Michael Cimino est de retour avec ce qu’il considère comme son chef-d’oeuvre, sa muse qu’on aurait pris soin de lui enlever, et qui lui serait rendue par les soins de Criterion, trente ans plus tard, pour une restauration du premier montage de 216 minutes. La Porte du paradis s’ouvrira-t-elle au public, et sortira-t-elle enfin de son image d’accident industriel ? Derrière la légende du film maudit, on oublie de replacer l’oeuvre au centre : revoir La Porte du paradis – entre sa durée et son mythe -, c’est croire entrer dans une église pour regarder si la restauration a été bonne. Mais oublions tout cela, sortons de l’église et prenons la direction d’une salle de cinéma.
La vision de La Porte du Paradis pourrait s’assimiler à une lecture d’Une histoire Populaire des Etats-Unis, l’ouvrage de Howard Zinn. Où il est donc question de la création des Etats-Unis à travers le prisme de la violence, comme élément fondamental et créateur. Beaucoup moins subtil que The Deer Hunter, dans lequel Michael Cimino était parvenu à évacuer géographiquement la violence fondatrice, la guerre du Vietnam étant hors-sol. Pour Heaven’s Gate, on quitte l’ère contemporaine pour la fin du XIXe siècle. Le Western, soit, mais le temps des espaces vierges, d’un soleil rouge se levant sur l’Ouest, n’est plus qu’un lointain souvenir. Les habitants d’une ville du comté de Johnson, coincée dans un cirque montagneux du Wyoming, se battent contre une association d’éleveurs, avec le soutien du gouvernement, qui ne supporte pas que ce comté ne lui appartienne pas. D’un côté, des immigrés de l’Europe de l’Est. De l’autre, de riches éleveurs sortant de Harvard. En somme, un combat de classe digne de ce nom, tel qu’Howard Zinn aimait à les conter avec la plus grande justesse.

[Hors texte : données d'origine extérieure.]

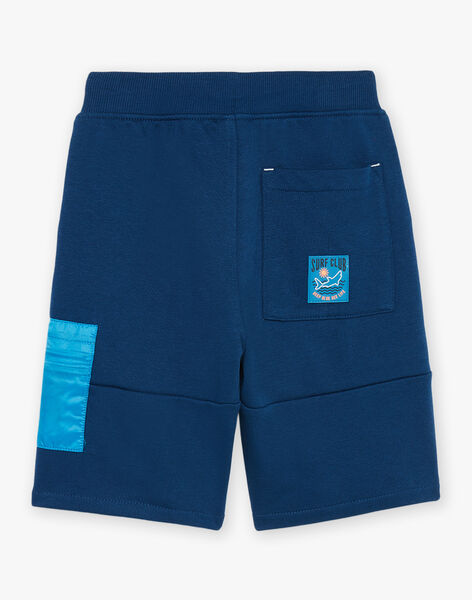 Bermuda bleu marine FLYNUAGE / 23E3PGR2BER715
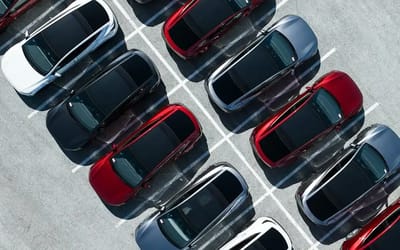 Tesla is making it even easier to buy a car with radical change to delivery process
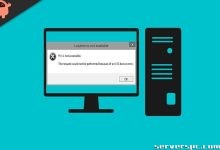 如何修复 Windows Server服务器 家庭PC 中的外部硬盘驱动器 I/O 设备错误-服务器评测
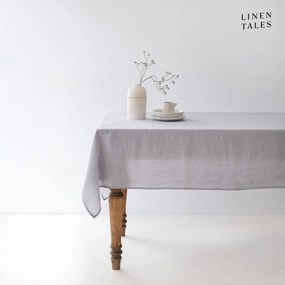 Față de masă din in 160x160 cm – Linen Tales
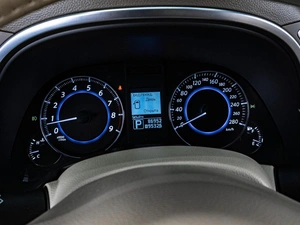Внедорожник Infiniti QX70 2014 года, 2969000 рублей, Тюмень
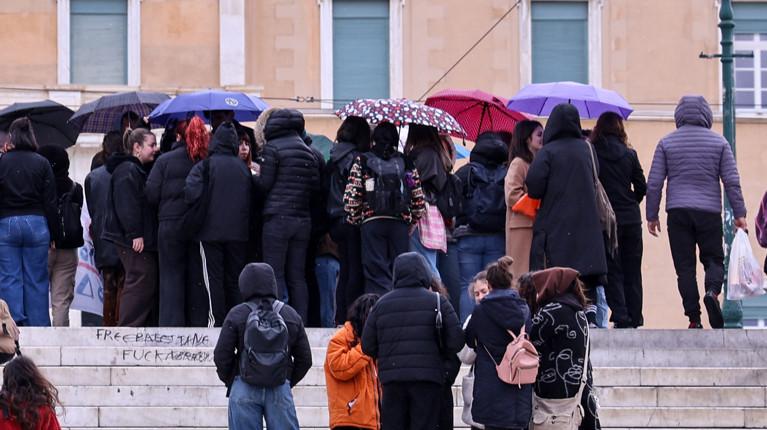 ΚΑΚΟΚΑΙΡΙΑ ΑΘΗΝΑ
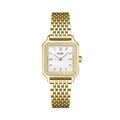 Montres sur Grenoble : Montre Cluse Gracieuse Petite Nacre Blanche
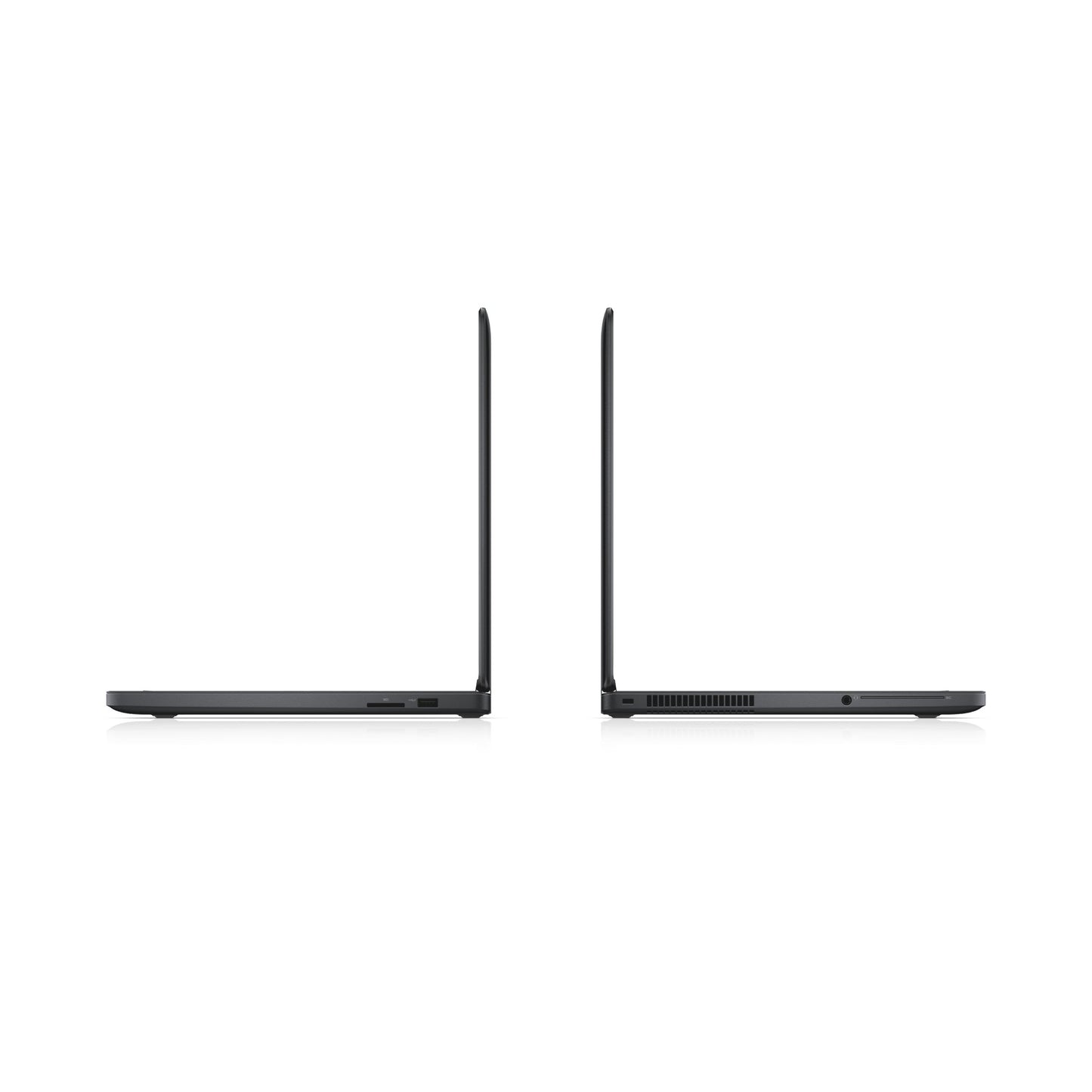 Dell Latitude E5550 15.6” | Intel i7 5th Gen | 16GB RAM 512GB SSD | Windows 11 | Refurbished Laptop Excellent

A la différence de Cimino, qui n’est pas un écrivain de gauche, mais un cow-boy qui ne supporte pas que les paysages américains soient à la merci d’une bande de mercenaires obsédés par le profit. Il préfère glorifier une ville qui se vit dans toute son indépendance, dans l’autogestion, loin de l’industrialisation de son pays, où l’on puisse chasser librement (comme dans Jeremiah Johnson), danser et chanter les airs du folk américain et sortir son six-coups pour défendre son territoire.
Si le réalisateur choisit la ronde humaine et la mise en scène circulaire, c’est pour écrire son pays, depuis l’ouverture du film à Harvard, où l’université célèbre sa dernière promotion par une valse mondaine autour d’un arbre et un rituel, violent et barbare, entre anciens et nouveaux promus qui doivent attraper, sur cet arbre, un bouquet de fleur : entre hommes, dans le sang et avec le sourire. Un apprentissage de ce qu’ils sont – et surtout vont être – dans cette époque charnière, à la sortie de la Guerre de Sécession, et de ce qu’ils devront répéter dans la séquence finale. Affrontement violent où les défenseurs du comté de Johnson coincent l’association des éleveurs dans un bosquet. Sur leurs chevaux, la poussière se lève, le bruit des armes se fait entendre, le combat devient épais et peu intelligible. La beauté du dernier geste, d’une époque qui se clôt – laissant place à l’industrie – filmée telle quelle par Cimino, avec une grande émotion, à travers l’emploi du 70mm, d’une caméra en mouvement, du choix de la poussière avec, comme grand témoin des combattants plein cadre, les montagnes du Wyoming.
Toute la nostalgie de Cimino s’exprime dans les décors qu’il filme, dans les villes qui reconstruit pour les besoins du film. Une histoire de paysages, où le réalisateur cherche à retrouver ce qui n’existe plus ; un dernier combat qu’il mène avec son cinéma, lequel sera très mal compris par le public et la profession à la sortie du film en 1980. L’auteur a juste oublié de se poser cette question : les Etats-Unis étaient-ils capables d’entendre – et de voir – cette histoire sous le format d’un film de 3H46 ? Probablement pas.
La Porte du paradis, Michael Cimino, avec Kris Kristofferson, Christopher Walken, John Hurt, Isabelle Huppert, Etats-Unis, 3h36.